Re: Viewing Source...

From: Jeroen Ruigrok van der Werven (
Date: Wed Jan 09 2008 - 11:38:08 CST

  • Next message: James Kass: "Re: Regarding binary combining accents and grouping characters"

    -On [20080109 18:16], Damon Anderson ( wrote:
    >I maybe an old dog trying to learn new tricks, but I simply can't
    >understand how Unicode is implemented in GUI editors. From Word to
    >OpenOffice to DreamWeaver when I type Unicode characters and then go to
    >look at the source I see nothing but gobbledy gook hodge podge of odd ASCII
    >characters or Character pairs/groups.

    ASCII is just using 128 positions of a byte (7 bits to be precise) whereas
    with Unicode you need multiple bytes, generally (depends on the encoding
    format chosen, to represent characters.
    So yes, when you view Unicode data in an editor that does not understand it it
    will try to interpret it as ASCII or ISO-8859-1(5) and it looks nonsensical.
    The same happens when trying to view, say, KOI8-R. You get back lots of
    accented characters.

    >I can, of course type into source directly a properly escaped HTML decimal
    >unicode character and it will display in the UI correctly, but when I type in
    >the UI and view the source I have no way to verify that the correct Unicode
    >is being used, as no Unicode is apparent, no escape characters, no hex or
    >dec.
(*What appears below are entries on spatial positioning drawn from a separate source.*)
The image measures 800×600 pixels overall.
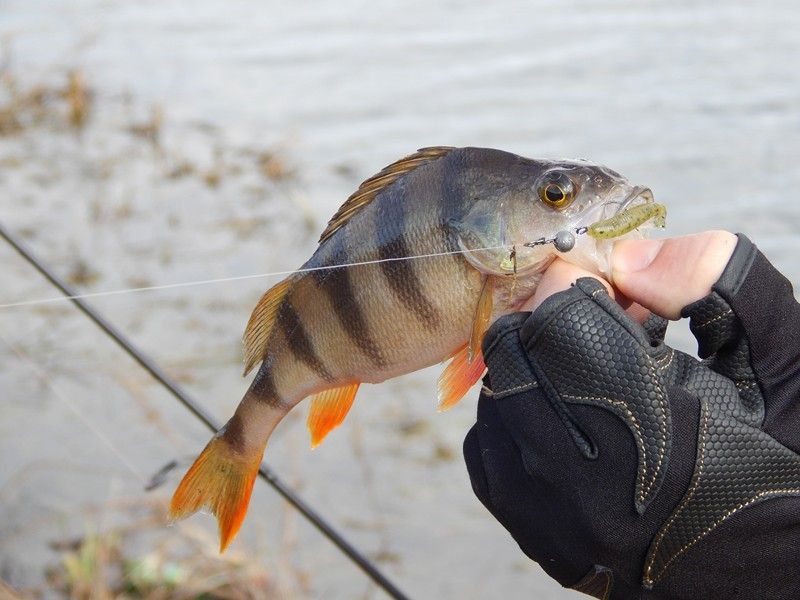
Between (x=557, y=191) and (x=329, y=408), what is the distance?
75 cm

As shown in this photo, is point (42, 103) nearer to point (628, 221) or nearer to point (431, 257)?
point (431, 257)

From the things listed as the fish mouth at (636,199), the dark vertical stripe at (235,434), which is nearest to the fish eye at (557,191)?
the fish mouth at (636,199)

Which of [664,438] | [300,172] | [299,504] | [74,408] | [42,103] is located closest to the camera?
[664,438]

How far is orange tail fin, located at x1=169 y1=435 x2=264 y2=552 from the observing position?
7.69 feet

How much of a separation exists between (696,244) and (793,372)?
0.98ft

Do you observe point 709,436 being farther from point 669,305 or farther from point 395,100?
point 395,100

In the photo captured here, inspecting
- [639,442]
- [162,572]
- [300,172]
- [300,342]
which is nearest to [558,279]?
[639,442]

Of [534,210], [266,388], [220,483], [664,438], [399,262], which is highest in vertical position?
[534,210]

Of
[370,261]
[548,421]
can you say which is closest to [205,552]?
[370,261]

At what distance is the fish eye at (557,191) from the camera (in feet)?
6.87

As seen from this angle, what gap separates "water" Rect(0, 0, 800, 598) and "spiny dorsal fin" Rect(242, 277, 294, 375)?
1.99 m

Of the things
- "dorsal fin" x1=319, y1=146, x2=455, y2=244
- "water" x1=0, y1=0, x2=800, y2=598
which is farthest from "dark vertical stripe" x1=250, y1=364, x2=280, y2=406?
"water" x1=0, y1=0, x2=800, y2=598

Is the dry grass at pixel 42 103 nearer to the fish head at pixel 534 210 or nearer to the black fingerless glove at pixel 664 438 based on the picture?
the fish head at pixel 534 210

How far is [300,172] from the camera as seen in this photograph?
25.7ft
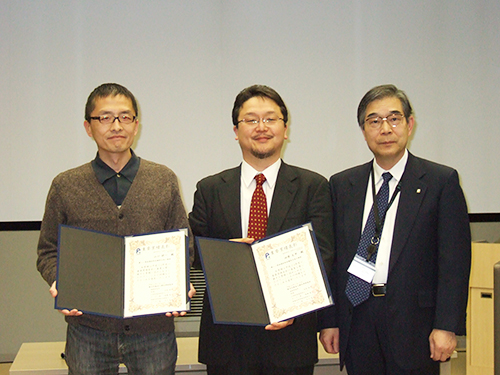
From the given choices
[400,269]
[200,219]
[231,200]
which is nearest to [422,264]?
[400,269]

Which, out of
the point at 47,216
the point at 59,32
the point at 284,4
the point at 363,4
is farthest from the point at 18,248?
the point at 363,4

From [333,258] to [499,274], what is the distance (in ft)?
3.12

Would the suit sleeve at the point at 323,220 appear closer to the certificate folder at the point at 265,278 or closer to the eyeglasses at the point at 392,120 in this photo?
the certificate folder at the point at 265,278

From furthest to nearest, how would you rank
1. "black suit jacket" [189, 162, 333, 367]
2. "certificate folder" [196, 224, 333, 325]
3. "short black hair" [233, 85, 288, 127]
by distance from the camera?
"short black hair" [233, 85, 288, 127], "black suit jacket" [189, 162, 333, 367], "certificate folder" [196, 224, 333, 325]

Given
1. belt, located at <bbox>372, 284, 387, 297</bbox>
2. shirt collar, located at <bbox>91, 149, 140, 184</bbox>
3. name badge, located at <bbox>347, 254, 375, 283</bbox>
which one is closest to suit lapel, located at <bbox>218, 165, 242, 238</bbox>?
shirt collar, located at <bbox>91, 149, 140, 184</bbox>

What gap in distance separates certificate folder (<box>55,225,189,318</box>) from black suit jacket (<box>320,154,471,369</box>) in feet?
2.27

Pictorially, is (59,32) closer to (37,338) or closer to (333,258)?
(37,338)

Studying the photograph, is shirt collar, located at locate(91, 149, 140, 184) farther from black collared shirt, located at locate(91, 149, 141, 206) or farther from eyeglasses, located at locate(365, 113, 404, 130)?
eyeglasses, located at locate(365, 113, 404, 130)

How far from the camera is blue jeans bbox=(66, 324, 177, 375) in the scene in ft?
6.18

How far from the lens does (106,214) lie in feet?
6.35

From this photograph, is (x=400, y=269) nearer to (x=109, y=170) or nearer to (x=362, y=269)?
(x=362, y=269)

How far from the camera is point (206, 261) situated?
1797 millimetres

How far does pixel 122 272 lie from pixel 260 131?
2.53 feet

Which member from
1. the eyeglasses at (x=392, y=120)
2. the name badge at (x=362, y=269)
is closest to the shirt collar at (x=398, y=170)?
the eyeglasses at (x=392, y=120)
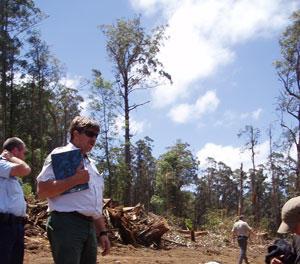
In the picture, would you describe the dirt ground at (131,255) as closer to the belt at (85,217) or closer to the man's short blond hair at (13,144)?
the man's short blond hair at (13,144)

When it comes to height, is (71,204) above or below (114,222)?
above

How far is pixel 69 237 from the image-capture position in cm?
272

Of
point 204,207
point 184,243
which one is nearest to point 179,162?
point 204,207

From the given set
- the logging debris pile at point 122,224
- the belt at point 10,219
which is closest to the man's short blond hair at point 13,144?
the belt at point 10,219

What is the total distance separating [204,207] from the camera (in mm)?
60031

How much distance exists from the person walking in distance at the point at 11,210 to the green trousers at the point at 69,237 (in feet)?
3.16

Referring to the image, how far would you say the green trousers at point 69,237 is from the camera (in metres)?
2.70

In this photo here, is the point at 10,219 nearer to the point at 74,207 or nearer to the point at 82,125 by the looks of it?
the point at 74,207

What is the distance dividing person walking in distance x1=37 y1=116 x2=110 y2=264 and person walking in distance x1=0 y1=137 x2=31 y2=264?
94cm

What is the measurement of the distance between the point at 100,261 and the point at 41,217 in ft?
10.8

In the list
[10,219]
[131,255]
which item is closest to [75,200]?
[10,219]

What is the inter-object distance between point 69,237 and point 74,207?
0.22m

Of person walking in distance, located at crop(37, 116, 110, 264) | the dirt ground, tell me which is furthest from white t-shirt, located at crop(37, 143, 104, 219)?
the dirt ground

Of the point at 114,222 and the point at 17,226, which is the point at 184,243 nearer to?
the point at 114,222
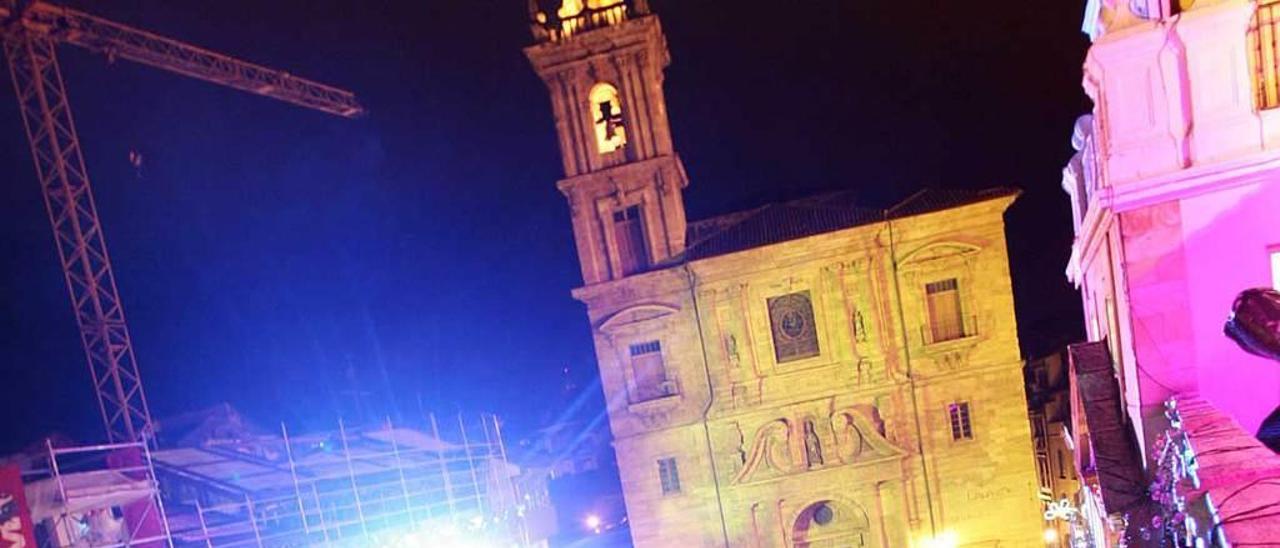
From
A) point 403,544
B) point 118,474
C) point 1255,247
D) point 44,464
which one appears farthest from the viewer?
point 403,544

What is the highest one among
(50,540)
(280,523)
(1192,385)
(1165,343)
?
(1165,343)

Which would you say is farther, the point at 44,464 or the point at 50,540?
the point at 44,464

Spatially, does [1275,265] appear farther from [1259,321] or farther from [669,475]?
[669,475]

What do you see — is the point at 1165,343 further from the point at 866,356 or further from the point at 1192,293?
the point at 866,356

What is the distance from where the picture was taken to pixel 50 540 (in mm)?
12531

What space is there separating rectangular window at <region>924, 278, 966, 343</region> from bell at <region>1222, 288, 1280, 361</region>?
52.6 feet

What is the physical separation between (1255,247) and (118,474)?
1874 cm

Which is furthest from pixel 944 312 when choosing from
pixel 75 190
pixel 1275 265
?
pixel 75 190

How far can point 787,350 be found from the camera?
2098 centimetres

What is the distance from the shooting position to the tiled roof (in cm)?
2028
I am completely baffled.

    Which is logical actually. The editor understands Unicode and will show the
    correct associated character with the codepoint. As such there are no escape
    characters since Unicode does not use these.

    >What is happening and why/how is the Unicode being recoded or displayed in
    >non-unicode format in the source? Is there a proper source editor that will
    >display the actual Unicode encodings? Is the problem in my Unikey
    >Vietnamese keyboard driver? Unikey seems to send HTML unicode, but that's
    >not what Dreamweaver displays in the source.

    You are really looking at it from the narrow view of ASCII I am afraid. Just
    as ASCII is a character encoding that correlates ASCII A to hex 0x41 and Z to
    hex 0x5a, so does Unicode use a scheme that uses multiple byte values in order
    to encode various characters. Using UTF-16, for example, an A would be
    encoded as 0x0041. If you'd view such a file in hex with a binary editor you'd
    see the coded sequence 00 41. But of course, if the editor understands proper
    Unicode it will just interpret such code sequences as the proper Unicode
    codepoints and show the relevant characters. Nothing magical and different
    from how ASCII is shown to be honest.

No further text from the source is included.